* Begin *
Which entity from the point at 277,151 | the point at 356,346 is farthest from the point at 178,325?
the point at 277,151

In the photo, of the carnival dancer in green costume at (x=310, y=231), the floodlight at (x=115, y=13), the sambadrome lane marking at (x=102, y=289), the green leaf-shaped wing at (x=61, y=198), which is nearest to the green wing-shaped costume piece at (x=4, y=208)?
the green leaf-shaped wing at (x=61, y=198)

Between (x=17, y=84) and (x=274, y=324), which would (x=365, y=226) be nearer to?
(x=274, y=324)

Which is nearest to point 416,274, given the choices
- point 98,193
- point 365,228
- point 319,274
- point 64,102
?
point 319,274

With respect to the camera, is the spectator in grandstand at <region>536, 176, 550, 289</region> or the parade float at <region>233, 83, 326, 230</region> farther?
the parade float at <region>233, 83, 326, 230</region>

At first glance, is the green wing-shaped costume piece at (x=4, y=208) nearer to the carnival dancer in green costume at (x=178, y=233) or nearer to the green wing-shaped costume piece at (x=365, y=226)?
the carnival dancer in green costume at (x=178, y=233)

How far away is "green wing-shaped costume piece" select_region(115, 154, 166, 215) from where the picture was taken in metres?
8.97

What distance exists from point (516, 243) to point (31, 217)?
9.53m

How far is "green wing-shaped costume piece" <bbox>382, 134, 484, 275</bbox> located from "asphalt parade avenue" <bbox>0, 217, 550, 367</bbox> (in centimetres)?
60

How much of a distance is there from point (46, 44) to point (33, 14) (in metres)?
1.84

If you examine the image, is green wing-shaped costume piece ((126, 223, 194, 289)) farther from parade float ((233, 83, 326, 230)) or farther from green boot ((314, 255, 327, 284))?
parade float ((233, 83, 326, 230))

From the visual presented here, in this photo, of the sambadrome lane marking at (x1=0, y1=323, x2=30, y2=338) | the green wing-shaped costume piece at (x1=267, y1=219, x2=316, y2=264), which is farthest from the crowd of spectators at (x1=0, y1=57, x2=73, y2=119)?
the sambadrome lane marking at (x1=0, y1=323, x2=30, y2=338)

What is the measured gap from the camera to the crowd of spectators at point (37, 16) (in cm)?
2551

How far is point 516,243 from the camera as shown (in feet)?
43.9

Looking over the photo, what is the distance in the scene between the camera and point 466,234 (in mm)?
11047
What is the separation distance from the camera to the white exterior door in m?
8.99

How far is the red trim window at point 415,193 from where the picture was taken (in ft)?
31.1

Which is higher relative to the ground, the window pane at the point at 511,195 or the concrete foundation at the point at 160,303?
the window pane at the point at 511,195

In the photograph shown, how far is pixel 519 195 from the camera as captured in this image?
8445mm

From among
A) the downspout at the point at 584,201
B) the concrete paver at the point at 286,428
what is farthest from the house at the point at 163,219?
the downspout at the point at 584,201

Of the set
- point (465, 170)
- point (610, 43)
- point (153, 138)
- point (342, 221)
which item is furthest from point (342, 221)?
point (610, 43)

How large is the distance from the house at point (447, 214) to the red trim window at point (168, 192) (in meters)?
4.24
* End *
→ **WHAT IS NEEDED**
Transcribe all of the material exactly. Omit nothing.

→ **WRITTEN ANSWER**
Which entity from the point at 277,151 | the point at 356,346 is farthest from the point at 178,325?
the point at 277,151

In the photo, of the carnival dancer in green costume at (x=310, y=231), the floodlight at (x=115, y=13), the sambadrome lane marking at (x=102, y=289), the green leaf-shaped wing at (x=61, y=198), which is nearest to the green wing-shaped costume piece at (x=4, y=208)?
the green leaf-shaped wing at (x=61, y=198)

Between (x=17, y=84) and (x=274, y=324), which would (x=365, y=226) be nearer to?
(x=274, y=324)

Which is nearest to point 416,274, given the choices
- point 98,193
- point 365,228
- point 319,274
- point 64,102
?
point 319,274

With respect to the camera, is the spectator in grandstand at <region>536, 176, 550, 289</region> or the parade float at <region>233, 83, 326, 230</region> farther?
the parade float at <region>233, 83, 326, 230</region>

At first glance, is the green wing-shaped costume piece at (x=4, y=208) nearer to the carnival dancer in green costume at (x=178, y=233) or nearer to the green wing-shaped costume piece at (x=365, y=226)?
the carnival dancer in green costume at (x=178, y=233)

How far away is "green wing-shaped costume piece" select_region(115, 154, 166, 215) from where the picture was taken in metres?
8.97

What distance exists from point (516, 243) to point (31, 217)?
9.53m

How far is "green wing-shaped costume piece" <bbox>382, 134, 484, 275</bbox> located from "asphalt parade avenue" <bbox>0, 217, 550, 367</bbox> (in centimetres)?
60

How much of a distance is there from point (46, 44) to point (33, 14) (in metres)?
1.84

If you examine the image, is green wing-shaped costume piece ((126, 223, 194, 289)) farther from parade float ((233, 83, 326, 230)) or farther from green boot ((314, 255, 327, 284))?
parade float ((233, 83, 326, 230))

From the visual presented here, in this photo, of the sambadrome lane marking at (x1=0, y1=323, x2=30, y2=338) | the green wing-shaped costume piece at (x1=267, y1=219, x2=316, y2=264), which is farthest from the crowd of spectators at (x1=0, y1=57, x2=73, y2=119)?
the sambadrome lane marking at (x1=0, y1=323, x2=30, y2=338)

What is the measured gap from the camera to the crowd of spectators at point (37, 16) (in cm)?
2551

How far is point 516,243 from the camera as shown (in feet)?
43.9

Looking over the photo, what is the distance in the scene between the camera and point 466,234 (in mm)?
11047
What is the separation distance from the camera to the white exterior door in m?
8.99

How far is the red trim window at point 415,193 from where the picture was taken (in ft)?
31.1

Which is higher relative to the ground, the window pane at the point at 511,195 or the concrete foundation at the point at 160,303?
the window pane at the point at 511,195

In the photograph shown, how far is pixel 519 195 from the camera as captured in this image?
8445mm

From among
A) the downspout at the point at 584,201
B) the concrete paver at the point at 286,428
what is farthest from the house at the point at 163,219?
the downspout at the point at 584,201

Of the set
- point (465, 170)
- point (610, 43)
- point (153, 138)
- point (342, 221)
which item is furthest from point (342, 221)?
point (610, 43)

How large is the distance from the house at point (447, 214) to the red trim window at point (168, 192) (in meters)?
4.24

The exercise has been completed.